### Prompt
Repeat the records below word for word, but start at the line that contains "How to Make", stop after the last line, and include nothing else.

### Available data

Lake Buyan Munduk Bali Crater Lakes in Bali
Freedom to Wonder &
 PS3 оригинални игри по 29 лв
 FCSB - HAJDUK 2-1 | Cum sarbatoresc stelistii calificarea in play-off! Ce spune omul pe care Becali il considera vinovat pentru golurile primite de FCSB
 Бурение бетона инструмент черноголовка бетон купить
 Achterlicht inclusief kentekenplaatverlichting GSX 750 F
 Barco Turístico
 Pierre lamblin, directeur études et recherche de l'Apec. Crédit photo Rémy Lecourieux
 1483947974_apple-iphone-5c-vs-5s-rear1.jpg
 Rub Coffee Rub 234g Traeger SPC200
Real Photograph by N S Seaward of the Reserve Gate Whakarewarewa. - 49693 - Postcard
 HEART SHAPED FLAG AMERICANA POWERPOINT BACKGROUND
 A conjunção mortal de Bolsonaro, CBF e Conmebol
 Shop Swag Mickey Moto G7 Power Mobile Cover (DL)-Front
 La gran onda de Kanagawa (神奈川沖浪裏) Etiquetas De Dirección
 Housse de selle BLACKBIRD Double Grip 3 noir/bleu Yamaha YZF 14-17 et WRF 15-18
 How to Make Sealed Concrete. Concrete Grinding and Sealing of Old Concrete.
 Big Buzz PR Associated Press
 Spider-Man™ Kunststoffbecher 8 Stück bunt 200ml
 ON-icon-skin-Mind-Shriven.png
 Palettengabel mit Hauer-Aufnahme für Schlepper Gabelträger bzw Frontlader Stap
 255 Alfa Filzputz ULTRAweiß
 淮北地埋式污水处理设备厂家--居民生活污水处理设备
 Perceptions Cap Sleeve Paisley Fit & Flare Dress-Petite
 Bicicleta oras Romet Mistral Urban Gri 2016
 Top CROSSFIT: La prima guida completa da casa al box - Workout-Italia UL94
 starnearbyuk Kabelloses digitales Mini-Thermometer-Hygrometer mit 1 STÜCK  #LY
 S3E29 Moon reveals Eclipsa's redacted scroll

### Task result
 How to Make Sealed Concrete. Concrete Grinding and Sealing of Old Concrete.
 Big Buzz PR Associated Press
 Spider-Man™ Kunststoffbecher 8 Stück bunt 200ml
 ON-icon-skin-Mind-Shriven.png
 Palettengabel mit Hauer-Aufnahme für Schlepper Gabelträger bzw Frontlader Stap
 255 Alfa Filzputz ULTRAweiß
 淮北地埋式污水处理设备厂家--居民生活污水处理设备
 Perceptions Cap Sleeve Paisley Fit & Flare Dress-Petite
 Bicicleta oras Romet Mistral Urban Gri 2016
 Top CROSSFIT: La prima guida completa da casa al box - Workout-Italia UL94
 starnearbyuk Kabelloses digitales Mini-Thermometer-Hygrometer mit 1 STÜCK  #LY
 S3E29 Moon reveals Eclipsa's redacted scroll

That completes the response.